The defining luxury asset of 2026 is not the penthouse. It is the penthouse that can hold three generations without anyone feeling like a guest.

This consolidation has consequences for developers, brokers, and brands operating in the space. A 5,000-square-foot single-floor layout designed for a couple with one child is now functionally obsolete in the ultra-prime tier. A 9,000-square-foot layout with two primary suites, two kitchens, three living zones, and aging-in-place features at one end is what the market is paying a premium for.

The Sotheby's report puts it cleanly: this trend goes beyond renovations. It is shaping what architects and developers create from the ground up. Buildings designed in 2024 with single-bedroom premium tiers are already being repositioned for combination sales before they finish construction.

The branded residence response

Branded residences — the fastest-growing category in global luxury, expanding 19% annually per Savills — are responding fast. The Aman Bay Harbor Islands project in Miami is selling adjoining units with pre-engineered combination plans. The Mandarin Oriental Residences in Beverly Hills offers a family floor concept where the entire level can be purchased and reconfigured. Four Seasons Private Residences New York at 30 Park Place added a second primary-suite option to its tower-floor inventory in Q4 2025 after broker feedback. The product is moving fast.

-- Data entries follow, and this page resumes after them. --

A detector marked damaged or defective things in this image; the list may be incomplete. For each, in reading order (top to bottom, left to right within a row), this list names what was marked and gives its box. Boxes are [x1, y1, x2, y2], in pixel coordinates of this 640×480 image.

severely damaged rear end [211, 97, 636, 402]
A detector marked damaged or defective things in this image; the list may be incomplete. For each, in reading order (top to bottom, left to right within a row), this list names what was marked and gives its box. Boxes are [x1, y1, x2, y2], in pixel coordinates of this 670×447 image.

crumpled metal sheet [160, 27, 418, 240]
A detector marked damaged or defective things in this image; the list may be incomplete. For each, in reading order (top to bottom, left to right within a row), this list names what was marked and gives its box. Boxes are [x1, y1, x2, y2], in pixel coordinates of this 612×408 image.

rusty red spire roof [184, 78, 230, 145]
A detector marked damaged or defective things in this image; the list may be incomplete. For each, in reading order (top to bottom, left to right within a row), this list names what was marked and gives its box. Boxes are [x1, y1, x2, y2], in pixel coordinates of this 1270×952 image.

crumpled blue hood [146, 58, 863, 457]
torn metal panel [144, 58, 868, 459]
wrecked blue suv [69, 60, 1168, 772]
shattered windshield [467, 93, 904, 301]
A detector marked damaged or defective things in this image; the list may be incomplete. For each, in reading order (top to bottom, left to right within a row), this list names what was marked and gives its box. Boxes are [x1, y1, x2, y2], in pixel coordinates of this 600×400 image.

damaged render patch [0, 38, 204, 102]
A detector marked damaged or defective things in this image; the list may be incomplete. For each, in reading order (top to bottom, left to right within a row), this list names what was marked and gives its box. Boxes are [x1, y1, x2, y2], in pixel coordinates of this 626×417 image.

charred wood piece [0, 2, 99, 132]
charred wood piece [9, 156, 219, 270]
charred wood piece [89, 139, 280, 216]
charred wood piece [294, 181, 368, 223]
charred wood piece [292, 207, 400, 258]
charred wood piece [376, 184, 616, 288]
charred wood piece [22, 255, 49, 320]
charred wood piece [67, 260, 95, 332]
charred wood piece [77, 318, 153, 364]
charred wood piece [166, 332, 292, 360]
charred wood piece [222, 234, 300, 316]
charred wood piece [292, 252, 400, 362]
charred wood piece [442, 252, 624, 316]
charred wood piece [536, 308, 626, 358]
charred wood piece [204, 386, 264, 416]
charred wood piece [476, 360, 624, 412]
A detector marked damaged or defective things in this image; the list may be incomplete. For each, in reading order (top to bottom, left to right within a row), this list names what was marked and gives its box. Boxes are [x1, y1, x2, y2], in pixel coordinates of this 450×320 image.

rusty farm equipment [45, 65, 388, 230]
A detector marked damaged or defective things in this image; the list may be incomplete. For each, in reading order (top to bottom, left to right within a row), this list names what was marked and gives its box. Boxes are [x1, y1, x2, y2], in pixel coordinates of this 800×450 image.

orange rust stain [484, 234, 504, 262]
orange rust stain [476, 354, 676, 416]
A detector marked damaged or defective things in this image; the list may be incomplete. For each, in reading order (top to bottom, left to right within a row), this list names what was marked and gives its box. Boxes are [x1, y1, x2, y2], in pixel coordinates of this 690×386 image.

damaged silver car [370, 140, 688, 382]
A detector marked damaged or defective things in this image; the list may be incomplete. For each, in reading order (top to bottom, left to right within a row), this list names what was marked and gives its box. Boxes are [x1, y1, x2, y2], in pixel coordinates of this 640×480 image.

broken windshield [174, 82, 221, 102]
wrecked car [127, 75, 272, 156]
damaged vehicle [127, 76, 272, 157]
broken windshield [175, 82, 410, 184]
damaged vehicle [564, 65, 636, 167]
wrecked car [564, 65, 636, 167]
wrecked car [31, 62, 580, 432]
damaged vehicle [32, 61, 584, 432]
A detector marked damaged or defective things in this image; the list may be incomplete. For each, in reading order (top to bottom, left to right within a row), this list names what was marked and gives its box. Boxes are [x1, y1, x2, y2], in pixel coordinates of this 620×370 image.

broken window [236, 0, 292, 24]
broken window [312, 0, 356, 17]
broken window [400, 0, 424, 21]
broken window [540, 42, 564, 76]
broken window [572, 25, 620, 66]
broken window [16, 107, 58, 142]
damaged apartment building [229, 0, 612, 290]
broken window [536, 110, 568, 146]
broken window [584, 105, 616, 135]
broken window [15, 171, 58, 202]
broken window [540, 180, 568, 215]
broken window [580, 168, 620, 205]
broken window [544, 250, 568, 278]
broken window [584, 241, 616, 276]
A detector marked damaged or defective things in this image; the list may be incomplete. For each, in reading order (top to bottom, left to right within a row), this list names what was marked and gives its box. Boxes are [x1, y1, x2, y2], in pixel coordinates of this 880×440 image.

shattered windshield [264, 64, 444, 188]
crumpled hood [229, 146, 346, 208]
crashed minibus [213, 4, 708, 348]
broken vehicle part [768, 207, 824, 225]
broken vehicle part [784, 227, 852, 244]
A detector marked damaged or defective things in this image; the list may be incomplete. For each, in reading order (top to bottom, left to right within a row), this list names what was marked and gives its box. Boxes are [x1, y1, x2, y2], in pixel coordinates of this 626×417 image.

Practical implications for developers, designers, and brokers

Five concrete actions separate operators leading this shift from those reacting to it:

  1. Engineer combination plans before pre-construction marketing begins. Show buyers how two adjoining units can become one without speculative sketches. The plan should be approved by the structural engineer of record and reflected in the offering plan.
  2. Design dual primary suites into trophy floor plates from day one. Retrofitting acoustic separation and HVAC zoning post-purchase costs three times what it costs to build in.
  3. Integrate aging-in-place features without making them visible. Reinforced bathroom walls, wider door clearances, level transitions at thresholds, and lever-style hardware can all be specified without compromising aesthetic. Visible accessibility kills luxury perception.
  4. Train the brokerage team to sell multigenerational, not square footage. The pitch is no longer 5,000 square feet of finished space. It is a floor plan that holds your parents, your kids, and your office without anyone losing privacy.
  5. Document the multigenerational scenario in the marketing materials. Renderings of empty rooms do not tell this story. Renderings of a Sunday dinner where three generations occupy distinct zones of the same floor plan do.

Where this is going

The multigenerational thesis is structural, not cyclical. The Sandwich Generation demographic peaks around 2030. The UHNWI population continues to grow at roughly 32,000 new individuals per year globally. Aging-in-place demand will compound, not fade. Developers planning trophy projects for delivery in 2028 and 2029 are already redesigning their unit mix.

The opportunity for brands and developers operating in this space is to lead the conversation rather than respond to it. That requires creative direction, naming, narrative, and visual systems that signal multigenerational thinking from the first touchpoint — not as a feature in the spec sheet, but as the organizing premise of the project. TBO's architectural visualization and branding services are built around this kind of upstream creative strategy, where the brand and the product converge before construction starts.

For more on how the global luxury market is recalibrating, see our recent coverage on branded residences and the new capitals of luxury real estate.

Closing

For a generation, luxury real estate sold solitude. The current generation is buying proximity — but proximity engineered, zoned, and acoustically separated to feel like solitude when needed. The penthouse of 2026 has two front doors. The grandparents are home. So is the eight-year-old. So is the principal. None of them sees the others unless they choose to.

The next decade of trophy real estate will be defined by the developers who understood, in 2026, that the floor plan is the brand.